Am Sonntag stand ein Musiklehrer des Otto-Hahn-Gymnasiums selbst auf der Konzertbühne der Aula: Lehramtsassessor Florian Simeth hatte die Initiative ergriffen und zu Gunsten des neuen musischen Zweigs der Schule ein Benefizkonzert vorbereitet. Der Klarinettist wurde dabei von Dr. Andreas Moosmann am Flügel begleitet.
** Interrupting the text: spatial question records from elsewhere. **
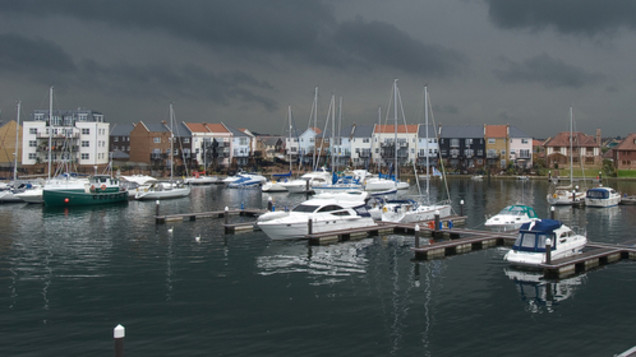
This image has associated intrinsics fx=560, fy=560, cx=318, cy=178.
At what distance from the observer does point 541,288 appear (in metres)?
29.0

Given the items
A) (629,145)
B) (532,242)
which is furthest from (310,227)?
(629,145)

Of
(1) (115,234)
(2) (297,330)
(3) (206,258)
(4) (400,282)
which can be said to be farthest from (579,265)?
(1) (115,234)

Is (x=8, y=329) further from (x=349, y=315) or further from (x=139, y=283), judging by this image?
(x=349, y=315)

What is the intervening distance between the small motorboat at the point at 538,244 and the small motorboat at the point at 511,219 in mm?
12085

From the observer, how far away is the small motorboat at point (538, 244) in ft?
106

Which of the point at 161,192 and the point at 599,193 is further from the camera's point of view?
the point at 161,192

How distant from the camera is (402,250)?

Die beiden Vollblutmusiker (wobei Moosmann erstaunlicherweise als Chemiker in der Forschung tätig ist und die Musik nur „nebenbei“ betreibt) begannen mit den „Fantasiestücken“ des dänischen Komponisten Niels Wilhelm Gade, eines Zeitgenossen und Freundes von Felix Mendelssohn-Bartholdy und Robert Schumann. Diese oft gespielten Originalwerke für Klarinette und Klavier verlangten den Künstlern bereits zu Beginn einiges ab, erklangen jedoch in höchst professioneller Manier. Dabei war es für den Klarinettisten mit Sicherheit nicht einfach, die niedrigen Temperaturen in der Aula zu kompensieren, eigentlich Gift für das Holzblasinstrument. Dass davon während des gesamten Konzerts nichts zu merken war, spricht für sich.
Polnische Avantgarde stand als nächstes auf dem Programm: Witold Lutoslawski, Musiker und Mathematiker, komponierte seine Tanzpräludien für Klarinette und Klavier 1953, „gemäßigt modern“ und an der Folklore seines Heimatlandes orientiert. Die fünf kurzen Sätze vereinen diese Gegenpole phantasievoll und wurden von Simeth und Moosmann engagiert ganz im Sinne des Komponisten umgesetzt, der einmal gefordert hat: „In der Musik darf es keine gleichgültigen Klänge geben!“
Erst in hohem Alter schrieb der Spätromantiker Johannes Brahms Kammermusik für Blasinstrumente, darunter auch die Sonate für Klarinette und Klavier in Es-Dur. Lyrisch, mit melancholischen Untertönen, die Sonatenform meisterhaft variierend, schuf der Komponist hier ein Werk, das die beiden Musiker am Sonntag virtuos sozusagen tief in Brahmscher Altersweisheit schürfend interpretierten.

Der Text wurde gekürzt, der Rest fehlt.